With this understanding of font organization, we can explain some common font problems:

  • Why do we see garbled text? Because the wrong encoding was specified. This causes the wrong cmap to be chosen when looking up the font, which in turn indexes the wrong glyph.
  • Why can’t some fonts display Chinese? It’s impossible to design glyphs for every character when creating a font. Fonts designed for English may not include CJK glyphs, so Chinese text can’t be displayed.

4. Font Configuration on Linux

Fontconfig is the commonly used font configuration tool on modern Unix-like operating systems, with the corresponding commands being fc-*. It’s very simple to use.

First, place font files in directories that Fontconfig can discover. By default, these are /usr/share/fonts/ (system-wide) and ~/.local/share/fonts (per-user). Fontconfig recursively scans all font files under these paths, so you can create subdirectories to categorize fonts.

The basic process for adding new fonts:

  1. Place the new font file(s) in a Fontconfig-discoverable directory.
  2. Run fc-cache to update the font cache so Fontconfig recognizes the new fonts. Use -v to see the update progress, or -f to force a rebuild of all font caches.
  3. Use fc-list to verify the new font is installed. For example, fc-list SimSun checks if SimSun (宋体) is present.

5. Displaying Chinese in Matplotlib

Although this section isn’t closely related to the previous content, it was the reason I wrote this article in the first place, so here it is.

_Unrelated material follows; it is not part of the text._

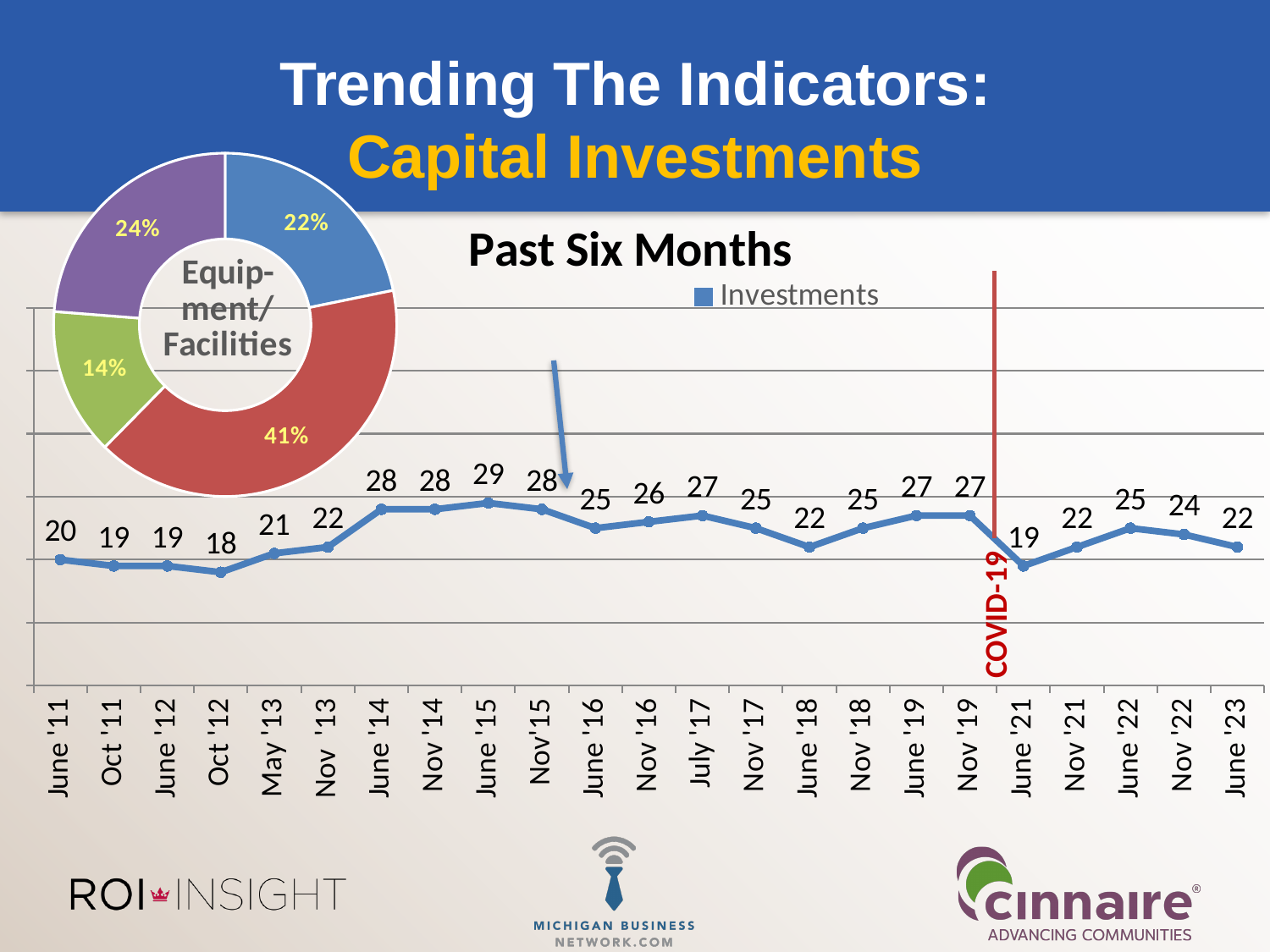
In the 'Past Six Months' line chart, which period has the highest value? June '15 In the 'Equipment/Facilities' doughnut chart, what is the percentage of the largest slice? 41% In the 'Past Six Months' line chart, what is the difference between the values for Nov '19 and June '21? 8 In the 'Past Six Months' line chart, do the values rise or fall from Oct '12 to June '14? Rise In the 'Past Six Months' line chart, what is the value for June '21? 19 How many series does the legend of the 'Past Six Months' chart list? 1 How many data points are plotted in the 'Past Six Months' line chart? 23 In the 'Past Six Months' line chart, which period has the lowest value? Oct '12 What kind of chart is the 'Past Six Months' chart? Line chart In the 'Past Six Months' line chart, which is larger, the value for June '14 or the value for June '18? June '14 How many slices does the 'Equipment/Facilities' doughnut chart have? 4 In the 'Past Six Months' line chart, what is the value for June '15? 29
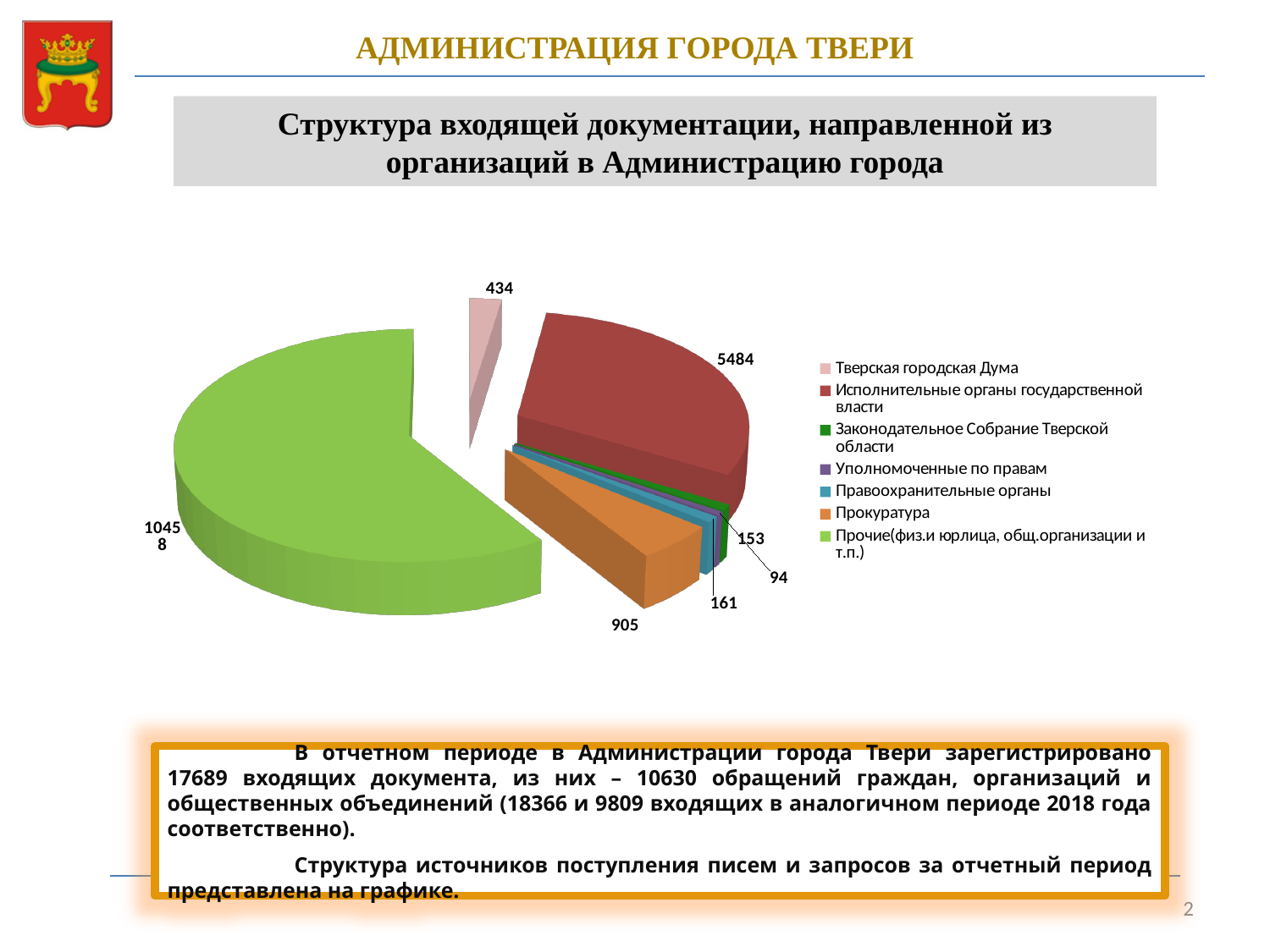
What is the difference between the values for Исполнительные органы государственной власти and Прокуратура? 4579 Which is larger: the value for Прокуратура or the value for Тверская городская Дума? Прокуратура What type of chart is shown on the slide? Pie chart How many categories does the legend of the pie chart list? 7 What is the value for Прокуратура? 905 What colour is the slice for Исполнительные органы государственной власти? Red Which category has the largest slice of the pie? Прочие(физ.и юрлица, общ.организации и т.п.) What is the value for Уполномоченные по правам? 94 What is the value for Правоохранительные органы? 161 What is the value for Исполнительные органы государственной власти? 5484 What is the value for Тверская городская Дума? 434 Which category has the smallest slice of the pie? Уполномоченные по правам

Matplotlib’s configuration is stored in plt.rcParams. The font-related setting is font.sans-serif, which specifies the sans-serif fonts Matplotlib uses. The default list of fallback fonts does not support Chinese.

import matplotlib.pyplot as plt

print(plt.rcParams["font.sans-serif"])
# ['DejaVu Sans', 'Bitstream Vera Sans', 'Computer Modern Sans Serif', 'Lucida Grande', 'Verdana', 'Geneva', 'Lucid', 'Arial', 'Helvetica', 'Avant Garde', 'sans-serif']

To fix this, we need to replace this configuration with a font that supports Chinese. Here we’ll use SimHei (黑体). First install the SimHei font as described in the previous section. Then simply set font.sans-serif to ["SimHei"]:

plt.rcParams["font.sans-serif"] = ["SimHei"]

Don’t append SimHei to the end of the existing list — Matplotlib will pick an earlier font in the list instead.